You, reasonably enough, look around you and see no threat but are clever and therefore start wondering "hmm. what's the threat?", and you find one; in your brain! It's that time you were humiliated in 8th grade. If you could plan a way to avoid that in the future, your longevity is assured!

Of course, you don't get to the part where you examine the reasoning because, after all, there's a threat looming. Chemicals said so.

This kind of thinking has been around long enough for it to have formed its own pathway to some of the glands and danger-zones your lizard brain has access to. In other words, if you hear a rustling in the brush nearby and the word around the village is that there's a cheetah in the area, you have identified a threat, and it's a good time to squeeze certain glands. "Red alert" and so on.

And that's a good adaption.

But when you run out of real physical threats, your higher brain says (sometimes) "Let's use some of this idle hardware to think about some more abstract threats." Which also seems like a good idea. After all, if you were a Paleolithic agriculturalist, you might want to think about rain patterns or insects.

But when the idle hardware is ever more idle and life gets ever more comfortable, it still keeps churning because "you never know".

And you will find something and therefore your glands are probably going to be going and going, because after all, you are a good story teller.

And all those hormones and whatever else prime you to feel even more threatened and look into the future or the far distance for the threat you keep feeling for some reason. It's self-amplifying.

So, at least one helpful trick is to stop. Fucking stop!

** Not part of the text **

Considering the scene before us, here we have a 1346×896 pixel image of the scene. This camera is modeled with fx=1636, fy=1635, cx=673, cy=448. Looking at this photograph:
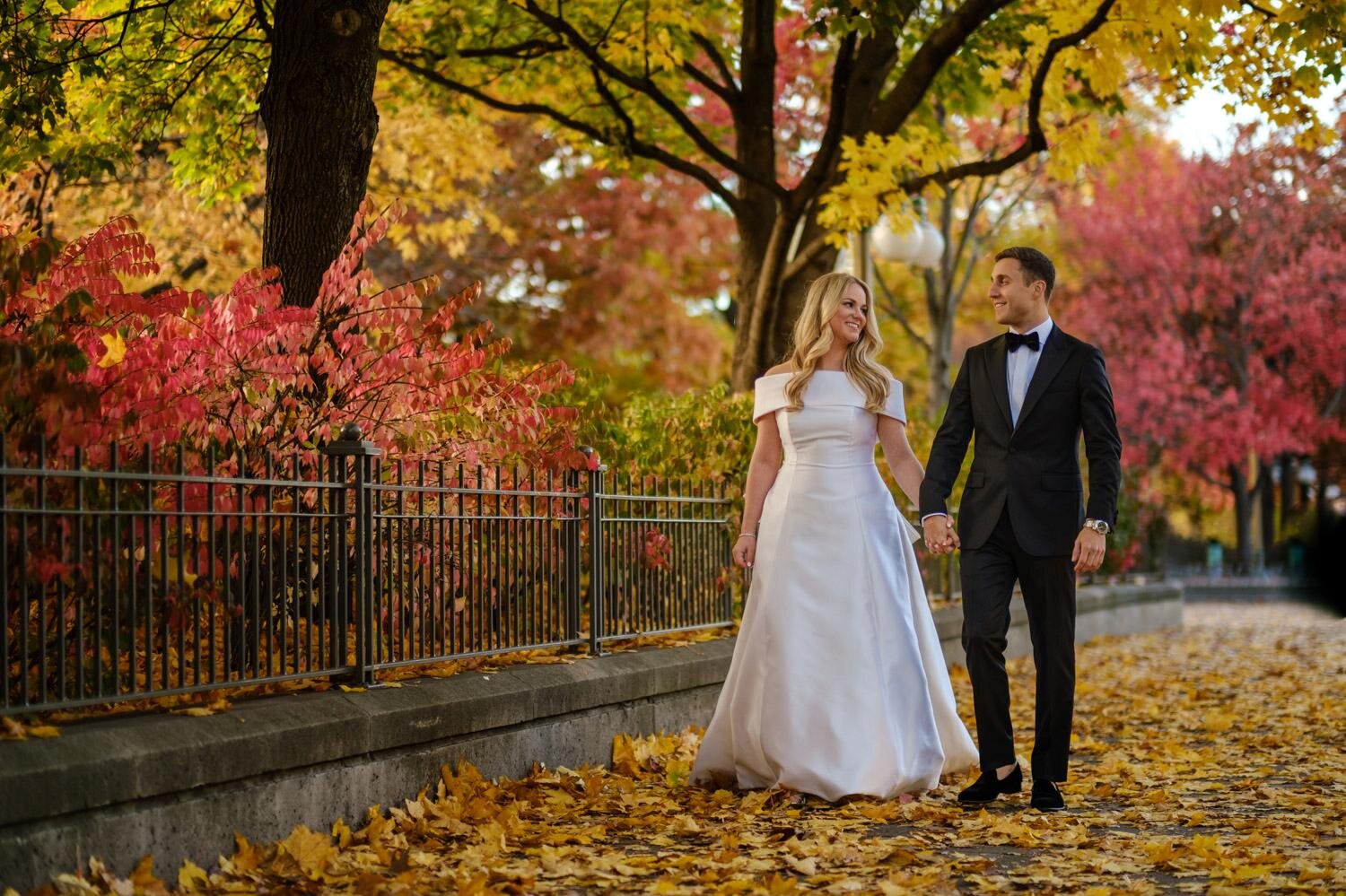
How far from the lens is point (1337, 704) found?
11812mm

Like, your instinct that you're wasting your time on this hippy-dippy bullshit is the on-ramp to more endless anxiety.

Instead, actually stop and inventory real physical threats that are present right now, keeping both of those two things in mind at all times, or at least remember to remind yourself occasionally "bzzt! wrongo! that's not a "now" threat and it's also hypothetical."

You will find of course that the list is empty every time.

And you will feel at least a drop of new calmness which is not very rewarding but you should also keep in mind: It's cumulative. There are actual real physical chemicals in your blood that are now also reduced ever so slightly, which is a way of dampening the self-reinforcing signal that is currently causing you unwarranted misery. That is your motivator. Doing this a bit more will get you out of your manic fuck.